Model: Bielik-1.5B-v3.0-Instruct (1.6B parameters, Polish)
| # | Episode | Key Result | Doc |
|---|---|---|---|
| 01 | Introduction - Bielik Architecture and Triton | Architecture overview, GQA, SwiGLU, why Triton | link |
| 02 | Matmul - Heart of the Transformer | Tiled matmul with Tensor Cores, matching PyTorch perf | link |
| 03 | Fused kernels - RMSNorm & Softmax | Fused single-pass RMSNorm and Softmax with causal mask | link |
| 04 | RoPE | RoPE - Rotary Position Embedding | link |
| 05 | Flash Attention v2 | Flash Attention | link |
| 06 | SwiGLU FFN | SwiGLU Feed Forward Network | link |
- How transformers work at the GPU instruction level
- Writing high-performance Triton kernels from scratch
- Tiling, Tensor Cores, kernel fusion, auto-tuning
- Python and basic ML/neural network knowledge
- General idea of how transformers work (helpful but not required)

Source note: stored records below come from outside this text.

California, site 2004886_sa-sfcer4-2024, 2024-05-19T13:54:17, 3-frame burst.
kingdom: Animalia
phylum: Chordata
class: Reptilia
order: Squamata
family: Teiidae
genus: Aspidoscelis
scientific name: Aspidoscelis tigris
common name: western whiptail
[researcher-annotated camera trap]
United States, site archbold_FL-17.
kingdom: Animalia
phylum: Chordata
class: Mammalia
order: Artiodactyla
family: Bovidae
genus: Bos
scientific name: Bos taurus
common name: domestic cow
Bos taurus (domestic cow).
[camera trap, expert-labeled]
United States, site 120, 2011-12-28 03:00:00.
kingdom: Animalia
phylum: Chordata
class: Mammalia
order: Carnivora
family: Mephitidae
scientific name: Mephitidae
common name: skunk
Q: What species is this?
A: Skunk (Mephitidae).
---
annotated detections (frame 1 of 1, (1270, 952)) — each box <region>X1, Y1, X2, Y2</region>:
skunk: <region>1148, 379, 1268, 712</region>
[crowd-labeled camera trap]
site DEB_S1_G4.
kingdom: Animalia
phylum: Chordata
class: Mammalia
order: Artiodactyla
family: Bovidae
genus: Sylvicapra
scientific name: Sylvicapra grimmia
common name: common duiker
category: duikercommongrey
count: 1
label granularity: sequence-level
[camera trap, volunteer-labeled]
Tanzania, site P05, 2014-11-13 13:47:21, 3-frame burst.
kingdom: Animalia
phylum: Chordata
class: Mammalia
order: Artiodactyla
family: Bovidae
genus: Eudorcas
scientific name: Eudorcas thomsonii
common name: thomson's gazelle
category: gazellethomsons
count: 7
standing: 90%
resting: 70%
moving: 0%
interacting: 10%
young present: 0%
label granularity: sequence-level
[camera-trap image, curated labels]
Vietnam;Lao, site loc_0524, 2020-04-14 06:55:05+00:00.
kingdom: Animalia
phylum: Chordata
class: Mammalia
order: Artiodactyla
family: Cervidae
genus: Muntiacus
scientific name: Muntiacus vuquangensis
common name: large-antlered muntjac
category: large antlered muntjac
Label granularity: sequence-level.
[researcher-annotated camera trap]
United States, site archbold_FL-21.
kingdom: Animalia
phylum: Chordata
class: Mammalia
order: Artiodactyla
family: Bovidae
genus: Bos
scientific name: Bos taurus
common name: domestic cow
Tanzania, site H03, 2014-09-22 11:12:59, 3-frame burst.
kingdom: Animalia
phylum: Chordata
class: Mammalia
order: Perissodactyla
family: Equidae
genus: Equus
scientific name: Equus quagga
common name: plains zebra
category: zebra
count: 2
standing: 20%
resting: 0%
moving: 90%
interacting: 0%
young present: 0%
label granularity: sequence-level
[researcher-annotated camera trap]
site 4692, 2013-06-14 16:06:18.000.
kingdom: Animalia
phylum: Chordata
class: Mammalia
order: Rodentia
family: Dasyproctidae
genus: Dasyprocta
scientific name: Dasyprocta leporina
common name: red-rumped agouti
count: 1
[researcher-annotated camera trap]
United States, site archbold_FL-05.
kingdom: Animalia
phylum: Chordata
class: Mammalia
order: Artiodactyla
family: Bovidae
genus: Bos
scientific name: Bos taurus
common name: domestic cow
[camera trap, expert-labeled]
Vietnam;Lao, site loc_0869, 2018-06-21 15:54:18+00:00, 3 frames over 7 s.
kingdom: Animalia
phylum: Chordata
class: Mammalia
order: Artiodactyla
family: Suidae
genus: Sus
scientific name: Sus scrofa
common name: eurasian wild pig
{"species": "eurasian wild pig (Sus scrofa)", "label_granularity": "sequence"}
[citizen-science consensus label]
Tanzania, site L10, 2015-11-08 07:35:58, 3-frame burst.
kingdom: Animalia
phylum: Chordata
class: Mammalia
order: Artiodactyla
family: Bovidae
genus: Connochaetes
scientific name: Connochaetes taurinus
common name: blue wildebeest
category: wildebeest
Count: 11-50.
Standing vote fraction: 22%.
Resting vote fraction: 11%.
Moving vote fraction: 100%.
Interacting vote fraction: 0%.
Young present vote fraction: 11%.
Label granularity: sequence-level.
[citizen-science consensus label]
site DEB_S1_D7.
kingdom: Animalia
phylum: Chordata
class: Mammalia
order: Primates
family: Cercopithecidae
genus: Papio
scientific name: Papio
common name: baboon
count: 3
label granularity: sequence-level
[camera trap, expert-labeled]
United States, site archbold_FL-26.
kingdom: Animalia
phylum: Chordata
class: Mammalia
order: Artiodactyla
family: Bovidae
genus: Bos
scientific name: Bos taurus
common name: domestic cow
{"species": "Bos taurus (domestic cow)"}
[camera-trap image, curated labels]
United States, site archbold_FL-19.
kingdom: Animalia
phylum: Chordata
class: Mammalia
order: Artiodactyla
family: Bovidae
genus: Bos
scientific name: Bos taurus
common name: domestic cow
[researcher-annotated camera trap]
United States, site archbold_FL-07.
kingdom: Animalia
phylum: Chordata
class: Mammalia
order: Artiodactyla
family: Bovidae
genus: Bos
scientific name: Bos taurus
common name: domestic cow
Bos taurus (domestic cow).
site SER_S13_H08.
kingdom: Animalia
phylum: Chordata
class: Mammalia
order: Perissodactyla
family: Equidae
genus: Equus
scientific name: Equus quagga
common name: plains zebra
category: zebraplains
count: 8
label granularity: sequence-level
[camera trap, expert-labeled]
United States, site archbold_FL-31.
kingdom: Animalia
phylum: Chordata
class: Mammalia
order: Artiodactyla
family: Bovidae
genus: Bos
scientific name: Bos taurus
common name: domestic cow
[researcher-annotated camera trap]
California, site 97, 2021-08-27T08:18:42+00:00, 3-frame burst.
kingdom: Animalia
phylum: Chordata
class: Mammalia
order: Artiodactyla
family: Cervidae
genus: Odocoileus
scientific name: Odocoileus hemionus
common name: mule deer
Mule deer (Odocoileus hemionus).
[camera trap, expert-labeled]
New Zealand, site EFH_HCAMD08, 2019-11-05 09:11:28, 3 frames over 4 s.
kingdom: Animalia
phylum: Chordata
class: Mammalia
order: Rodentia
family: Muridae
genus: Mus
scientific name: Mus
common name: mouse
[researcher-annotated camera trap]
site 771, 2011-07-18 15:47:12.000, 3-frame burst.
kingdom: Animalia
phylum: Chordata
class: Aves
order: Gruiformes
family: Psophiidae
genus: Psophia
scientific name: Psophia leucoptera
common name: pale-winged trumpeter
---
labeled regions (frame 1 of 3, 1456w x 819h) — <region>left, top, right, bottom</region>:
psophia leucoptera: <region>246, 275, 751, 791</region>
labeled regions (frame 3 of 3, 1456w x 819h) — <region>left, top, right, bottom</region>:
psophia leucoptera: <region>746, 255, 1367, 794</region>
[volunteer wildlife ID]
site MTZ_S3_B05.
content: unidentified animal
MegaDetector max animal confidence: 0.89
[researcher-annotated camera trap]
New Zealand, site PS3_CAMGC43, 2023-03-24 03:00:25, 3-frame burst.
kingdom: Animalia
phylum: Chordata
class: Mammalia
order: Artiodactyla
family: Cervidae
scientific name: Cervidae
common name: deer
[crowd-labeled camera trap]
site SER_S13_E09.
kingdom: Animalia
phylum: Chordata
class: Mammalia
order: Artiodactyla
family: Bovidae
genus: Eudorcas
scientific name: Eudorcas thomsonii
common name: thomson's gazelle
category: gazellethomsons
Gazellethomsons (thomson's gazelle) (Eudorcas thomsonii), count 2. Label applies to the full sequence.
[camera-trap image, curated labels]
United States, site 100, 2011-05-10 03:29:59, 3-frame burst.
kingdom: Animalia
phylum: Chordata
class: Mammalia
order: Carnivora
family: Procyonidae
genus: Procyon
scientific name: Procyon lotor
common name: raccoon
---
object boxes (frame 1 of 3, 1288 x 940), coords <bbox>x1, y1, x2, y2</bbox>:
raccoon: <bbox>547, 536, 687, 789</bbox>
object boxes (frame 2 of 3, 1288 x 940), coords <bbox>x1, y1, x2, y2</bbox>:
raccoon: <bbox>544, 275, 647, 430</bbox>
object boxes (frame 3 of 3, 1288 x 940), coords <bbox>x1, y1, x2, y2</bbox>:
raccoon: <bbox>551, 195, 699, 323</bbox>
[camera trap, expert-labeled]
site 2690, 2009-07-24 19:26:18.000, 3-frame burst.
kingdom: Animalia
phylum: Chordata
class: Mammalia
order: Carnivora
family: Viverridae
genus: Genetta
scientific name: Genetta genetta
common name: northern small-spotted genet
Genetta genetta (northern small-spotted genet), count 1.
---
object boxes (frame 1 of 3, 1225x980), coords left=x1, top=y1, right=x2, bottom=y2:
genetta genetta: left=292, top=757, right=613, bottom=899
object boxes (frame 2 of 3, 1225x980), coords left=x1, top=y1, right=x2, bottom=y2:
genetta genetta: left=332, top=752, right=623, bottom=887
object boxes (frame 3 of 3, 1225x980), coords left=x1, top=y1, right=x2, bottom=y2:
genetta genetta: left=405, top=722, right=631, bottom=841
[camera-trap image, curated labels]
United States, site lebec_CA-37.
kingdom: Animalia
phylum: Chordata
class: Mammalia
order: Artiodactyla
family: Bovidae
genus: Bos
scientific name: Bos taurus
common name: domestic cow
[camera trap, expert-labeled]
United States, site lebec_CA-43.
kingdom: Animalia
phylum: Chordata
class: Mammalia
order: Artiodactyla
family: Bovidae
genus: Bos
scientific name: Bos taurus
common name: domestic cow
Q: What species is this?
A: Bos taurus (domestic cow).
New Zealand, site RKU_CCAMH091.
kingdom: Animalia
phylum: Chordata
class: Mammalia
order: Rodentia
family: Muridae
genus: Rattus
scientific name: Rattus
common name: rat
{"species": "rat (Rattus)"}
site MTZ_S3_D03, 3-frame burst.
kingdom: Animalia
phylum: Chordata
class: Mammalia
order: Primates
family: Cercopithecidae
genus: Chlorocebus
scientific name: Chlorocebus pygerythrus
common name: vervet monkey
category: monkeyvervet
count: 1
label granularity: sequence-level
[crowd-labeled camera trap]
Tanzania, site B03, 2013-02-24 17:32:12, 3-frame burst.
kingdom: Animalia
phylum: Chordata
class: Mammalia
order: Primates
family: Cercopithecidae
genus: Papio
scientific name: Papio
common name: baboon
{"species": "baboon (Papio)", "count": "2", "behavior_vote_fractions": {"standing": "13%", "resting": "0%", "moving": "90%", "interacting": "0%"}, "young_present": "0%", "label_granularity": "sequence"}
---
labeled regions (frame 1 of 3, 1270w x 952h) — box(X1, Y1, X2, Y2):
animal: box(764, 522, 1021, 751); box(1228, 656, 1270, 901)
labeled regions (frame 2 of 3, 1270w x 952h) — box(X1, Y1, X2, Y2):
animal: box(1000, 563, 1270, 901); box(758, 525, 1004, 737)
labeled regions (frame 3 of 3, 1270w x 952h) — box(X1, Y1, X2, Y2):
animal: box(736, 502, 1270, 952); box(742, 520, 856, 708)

- An NVIDIA GPU with CUDA support
embers/
├── kernels/ # Triton GPU kernels
│ ├── matmul/ # Matrix multiplication variants
├── benchmarks/ # Performance benchmarks
│ ├── matmul/ # Bechmarks for matmul kernels
└── docs/ # Episodes docs
# Clone the repository
git clone https://github.com/qooba/bielik-anatomy-triton
cd bielik-anatomy-triton
# Install dependencies
pip install -r requirements.txt